03.12.2017  2. Handball-Bundesliga

Schwartau wirft BHC zurück in die Realität

Am 16. Spieltag der 2. Handball-Bundesliga erwischte der Bergische HC keinen optimalen Tag und musste mit einer 25:30 (13:18)-Heimniederlage im Topspiel gegen den VfL Lübeck-Schwartau die ersten Punktverluste der Saison hinnehmen. Der direkte Verfolger setzt dem bis dato ungeschlagenen Tabellenführer eine herben Euphoriedämpfer und bricht den Mythos. Der BHC ist schlagbar!

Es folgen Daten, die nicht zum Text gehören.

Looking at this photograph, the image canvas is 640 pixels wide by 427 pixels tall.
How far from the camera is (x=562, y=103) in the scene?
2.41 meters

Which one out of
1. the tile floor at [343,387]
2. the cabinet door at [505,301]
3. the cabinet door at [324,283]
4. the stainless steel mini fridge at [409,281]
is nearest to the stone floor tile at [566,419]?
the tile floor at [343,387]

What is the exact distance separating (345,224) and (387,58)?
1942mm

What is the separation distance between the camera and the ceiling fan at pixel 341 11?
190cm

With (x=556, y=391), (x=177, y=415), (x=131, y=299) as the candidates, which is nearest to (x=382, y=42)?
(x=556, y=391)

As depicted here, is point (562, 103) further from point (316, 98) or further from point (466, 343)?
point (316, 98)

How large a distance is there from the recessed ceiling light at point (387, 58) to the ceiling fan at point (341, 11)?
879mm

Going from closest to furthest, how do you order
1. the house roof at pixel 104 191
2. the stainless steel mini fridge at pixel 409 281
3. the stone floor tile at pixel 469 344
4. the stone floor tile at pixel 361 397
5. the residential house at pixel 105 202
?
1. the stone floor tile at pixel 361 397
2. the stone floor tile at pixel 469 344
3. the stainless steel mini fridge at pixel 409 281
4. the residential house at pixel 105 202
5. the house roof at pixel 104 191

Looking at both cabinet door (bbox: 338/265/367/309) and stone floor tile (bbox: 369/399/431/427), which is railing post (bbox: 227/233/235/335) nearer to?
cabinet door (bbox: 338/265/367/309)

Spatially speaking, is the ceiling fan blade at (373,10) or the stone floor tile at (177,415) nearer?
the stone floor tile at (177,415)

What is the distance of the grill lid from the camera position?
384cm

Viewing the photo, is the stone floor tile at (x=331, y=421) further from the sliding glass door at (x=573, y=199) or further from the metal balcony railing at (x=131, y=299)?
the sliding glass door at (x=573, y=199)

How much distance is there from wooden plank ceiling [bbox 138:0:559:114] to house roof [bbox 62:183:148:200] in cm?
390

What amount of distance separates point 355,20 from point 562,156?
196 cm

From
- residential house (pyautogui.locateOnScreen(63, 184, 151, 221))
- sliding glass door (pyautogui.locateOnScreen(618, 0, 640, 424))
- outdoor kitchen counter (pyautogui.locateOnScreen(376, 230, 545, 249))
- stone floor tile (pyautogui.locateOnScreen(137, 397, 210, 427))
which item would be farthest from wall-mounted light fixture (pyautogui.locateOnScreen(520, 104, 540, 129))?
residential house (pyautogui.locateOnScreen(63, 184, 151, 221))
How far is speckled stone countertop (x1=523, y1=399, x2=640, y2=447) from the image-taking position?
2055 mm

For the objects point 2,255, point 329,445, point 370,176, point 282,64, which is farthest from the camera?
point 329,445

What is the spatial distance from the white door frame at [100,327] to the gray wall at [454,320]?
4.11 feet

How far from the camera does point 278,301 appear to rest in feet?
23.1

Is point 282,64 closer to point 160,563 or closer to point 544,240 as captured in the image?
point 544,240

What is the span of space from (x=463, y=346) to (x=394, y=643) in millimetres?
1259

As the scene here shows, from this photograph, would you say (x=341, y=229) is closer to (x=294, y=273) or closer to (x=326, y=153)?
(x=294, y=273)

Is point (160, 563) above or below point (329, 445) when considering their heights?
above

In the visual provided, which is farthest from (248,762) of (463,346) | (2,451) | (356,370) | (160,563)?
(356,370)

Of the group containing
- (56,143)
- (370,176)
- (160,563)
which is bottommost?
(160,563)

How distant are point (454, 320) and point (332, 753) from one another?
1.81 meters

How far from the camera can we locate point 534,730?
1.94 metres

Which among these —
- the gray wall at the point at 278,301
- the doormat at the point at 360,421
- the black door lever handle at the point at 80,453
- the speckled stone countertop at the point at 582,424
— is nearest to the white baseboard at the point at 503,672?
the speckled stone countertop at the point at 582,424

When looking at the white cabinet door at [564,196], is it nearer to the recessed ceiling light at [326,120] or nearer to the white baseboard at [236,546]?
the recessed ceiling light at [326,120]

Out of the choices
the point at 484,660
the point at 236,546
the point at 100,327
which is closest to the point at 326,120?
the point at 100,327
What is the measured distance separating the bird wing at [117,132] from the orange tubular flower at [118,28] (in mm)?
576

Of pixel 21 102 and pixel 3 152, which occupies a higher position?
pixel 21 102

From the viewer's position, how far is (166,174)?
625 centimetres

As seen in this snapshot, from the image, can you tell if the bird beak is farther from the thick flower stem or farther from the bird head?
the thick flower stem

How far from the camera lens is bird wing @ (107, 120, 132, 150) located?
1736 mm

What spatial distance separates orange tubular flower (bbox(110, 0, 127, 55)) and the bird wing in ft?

Mit zwei Kreisläufern und dem siebten Feldspieler machten es die Gäste aus der Hansestadt der BHC-Defensive von Beginn an schwer und führten die Partie in den Anfangsminuten teils mit zwei Treffern Vorsprung an. Eine Tatsache, die die Bergischen Löwen zunächst ohne große Aufregung hinnahmen und selbst den klaren Weg zum Tor suchten. Nach dem 4:4-Ausgleich (7.) durch Fabian Gutbrod, setzte sich der VfL wieder auf 5:7 (12.) ab – die erste Auszeit des Spiels nahm allerdings Torge Greve für Lübeck-Schwartau. Danach lief es noch besser für die Hansestädter, die sich in den folgenden fünf Minuten gar auf 5:10 (17.) absetzten, ehe Sebastian Hinze seine Mannschaft zur Auszeit bat und Janis Boieck für Christopher Rudeck ins Tor der Löwen brachte. Der BHC versuchte den VfL in seinem Offensivdrang mit der 5:1-Deckung einzuschränken, doch es lief – auch offensiv - noch nicht viel zusammen bei den Hausherren, die sich erstmals in dieser Spielzeit mit dem 6:14 (21.) einem hohen Rückstand ausgesetzt sahen. Sebastian Hinze legte zum zweiten Mal die grüne Karte auf den Zeitnehmertisch und brachte danach Christopher Rudeck zurück. Mit drei Toren in Serie konnten die Hausherren in der Folgezeit auf 11:16 (26.) verkürzen, doch Lübeck-Schwartau ließ nicht locker und nahm beim Pausenstand von 13:18 den Fünf-Tore-Vorsprung mit in die Kabinen.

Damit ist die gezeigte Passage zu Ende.